Data excerpts>
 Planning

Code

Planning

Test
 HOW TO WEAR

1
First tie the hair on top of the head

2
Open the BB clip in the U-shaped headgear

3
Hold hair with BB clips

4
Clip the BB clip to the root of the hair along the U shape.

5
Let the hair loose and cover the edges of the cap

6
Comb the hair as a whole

What is expected>
Check all the records above and select each line where the string "hair" is found.

Written reply>
First tie the hair on top of the head
Hold hair with BB clips
Clip the BB clip to the root of the hair along the U shape.
Let the hair loose and cover the edges of the cap
Comb the hair as a whole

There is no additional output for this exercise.